Persistent volume support with peer-pods: Solution overview

10 de agosto de 2023Qi Feng Huo, Da Li Liu, Yohei Ueda6 minutos de lectura

Peer-pods, also known as the Kata remote hypervisor, enable the creation of Kata Virtual Machines (VM) on any environment, be it on-prem or in the cloud, without requiring bare metal servers or nested virtualization support. This is accomplished by extending Kata containers runtime to manage the VM lifecycle using cloud provider APIs (e.g., AWS, Azure) or third-party hypervisor APIs (such as VMware vSphere).

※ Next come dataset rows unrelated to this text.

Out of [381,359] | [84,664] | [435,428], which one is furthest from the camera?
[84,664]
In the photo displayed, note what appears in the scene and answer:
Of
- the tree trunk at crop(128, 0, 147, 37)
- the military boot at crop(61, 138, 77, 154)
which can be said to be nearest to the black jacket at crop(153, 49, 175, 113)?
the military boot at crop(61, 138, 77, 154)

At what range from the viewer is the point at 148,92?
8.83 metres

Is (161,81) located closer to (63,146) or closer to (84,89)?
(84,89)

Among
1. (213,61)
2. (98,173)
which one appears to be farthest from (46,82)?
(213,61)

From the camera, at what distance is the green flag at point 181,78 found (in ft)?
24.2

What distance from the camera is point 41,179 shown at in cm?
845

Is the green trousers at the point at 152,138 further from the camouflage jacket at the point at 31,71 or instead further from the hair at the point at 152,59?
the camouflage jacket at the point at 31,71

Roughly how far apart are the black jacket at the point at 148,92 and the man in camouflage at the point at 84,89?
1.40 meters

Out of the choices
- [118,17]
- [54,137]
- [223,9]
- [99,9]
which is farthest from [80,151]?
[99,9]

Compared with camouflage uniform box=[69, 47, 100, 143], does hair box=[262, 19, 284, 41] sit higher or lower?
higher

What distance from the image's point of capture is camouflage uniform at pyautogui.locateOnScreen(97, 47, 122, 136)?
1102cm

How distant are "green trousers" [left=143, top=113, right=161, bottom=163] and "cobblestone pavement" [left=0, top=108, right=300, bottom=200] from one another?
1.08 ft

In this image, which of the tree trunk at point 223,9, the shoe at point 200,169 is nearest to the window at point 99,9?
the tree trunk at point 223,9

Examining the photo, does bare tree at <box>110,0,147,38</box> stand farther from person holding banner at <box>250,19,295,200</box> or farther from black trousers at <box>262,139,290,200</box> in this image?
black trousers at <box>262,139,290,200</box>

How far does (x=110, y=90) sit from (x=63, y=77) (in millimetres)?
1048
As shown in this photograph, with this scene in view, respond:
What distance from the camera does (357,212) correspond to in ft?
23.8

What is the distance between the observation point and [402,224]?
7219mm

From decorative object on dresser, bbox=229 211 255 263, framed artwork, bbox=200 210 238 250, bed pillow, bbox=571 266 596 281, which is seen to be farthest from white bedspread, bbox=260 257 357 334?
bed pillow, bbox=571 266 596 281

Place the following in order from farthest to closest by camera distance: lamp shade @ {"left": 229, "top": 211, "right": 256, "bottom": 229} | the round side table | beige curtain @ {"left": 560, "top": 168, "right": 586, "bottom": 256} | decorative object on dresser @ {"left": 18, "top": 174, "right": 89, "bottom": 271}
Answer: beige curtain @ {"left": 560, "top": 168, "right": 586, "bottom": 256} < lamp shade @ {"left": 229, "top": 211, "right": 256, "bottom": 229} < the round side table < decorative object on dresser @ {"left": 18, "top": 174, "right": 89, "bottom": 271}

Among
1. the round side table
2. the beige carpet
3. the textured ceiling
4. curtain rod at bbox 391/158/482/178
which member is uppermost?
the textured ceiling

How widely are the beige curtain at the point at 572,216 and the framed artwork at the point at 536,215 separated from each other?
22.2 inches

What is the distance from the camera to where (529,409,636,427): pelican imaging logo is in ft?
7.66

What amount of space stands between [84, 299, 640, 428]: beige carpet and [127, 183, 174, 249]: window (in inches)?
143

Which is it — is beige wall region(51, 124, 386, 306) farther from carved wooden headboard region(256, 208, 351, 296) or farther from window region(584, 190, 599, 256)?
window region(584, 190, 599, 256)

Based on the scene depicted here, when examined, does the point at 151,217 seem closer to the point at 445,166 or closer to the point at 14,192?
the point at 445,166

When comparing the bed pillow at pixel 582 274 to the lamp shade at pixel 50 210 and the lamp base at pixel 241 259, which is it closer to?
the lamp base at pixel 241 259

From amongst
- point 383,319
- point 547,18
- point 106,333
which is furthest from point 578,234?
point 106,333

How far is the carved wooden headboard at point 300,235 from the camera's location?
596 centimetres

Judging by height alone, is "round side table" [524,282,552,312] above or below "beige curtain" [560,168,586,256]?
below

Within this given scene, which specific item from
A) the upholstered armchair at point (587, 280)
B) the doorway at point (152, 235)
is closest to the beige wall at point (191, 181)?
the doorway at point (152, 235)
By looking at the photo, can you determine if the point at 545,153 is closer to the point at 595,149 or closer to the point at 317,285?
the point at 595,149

Since peer-pods are separate VMs alongside the Kubernetes node, traditional Container Storage Interface (CSI) cannot function properly within them, and different solutions are required. This blog will dig into these challenges and discuss solutions for overcoming these issues in the context of CSI and peer-pods.

A refresher on peer-pods

In peer-pods, the workload runs in a separate VM adjacent to the Kubernetes worker node's VM. The peer-pod VM connects to the Kubernetes overlay network through a tunnel setup between the Kubernetes node VM and the peer-pod VM.

The following diagram from Red Hat OpenShift sandboxed containers: Peer-pods technical deep dive shows the overall peer-pods architecture, including the Kubernetes worker node and the Pod VM.

Figure 1: peer-pods architecture

The main components of a peer-pods architecture are:

Remote hypervisor support: Enhances the Kata shim layer to interact with the cloud-api-adapter instead of directly calling local hypervisor APIs.
cloud-api-adaptor: Enables the creation of a Kata VM in a cloud environment and on third-party hypervisors by invoking their respective public APIs.
agent-protocol-forwarder: Enables the kata-agent to communicate with the worker node over TCP.

The Container Storage Interface (CSI) in Kubernetes

The Container Storage Interface (CSI) exposes various persistent volumes to a pod. The Kubernetes community defines these interfaces and provides helpful sidecars to simplify the development and deployment of CSI volume drivers on Kubernetes. CSI volume drivers implement the CSI interface and consist of the CSI Controller Plugin and the CSI Node Plugin (explained in the next section). Storage developers leverage these sidecars, implement the CSI interface, and supply it to customers as CSI volume drivers. Here is a look at the details of the CSI interface.

The CSI interface

CSI volume drivers implement the CSI interface, which consists of two parts:

CSI Controller Plugin: A cluster-level StatefulSet or Deployment to facilitate communication with the Kubernetes controllers.
CSI Node Plugin: A node-level DaemonSet to facilitate communication with the Kubelet on each node.

CSI Plugins are used to represent both the CSI Controller Plugin and the CSI Node Plugin when there is no need to be explicit.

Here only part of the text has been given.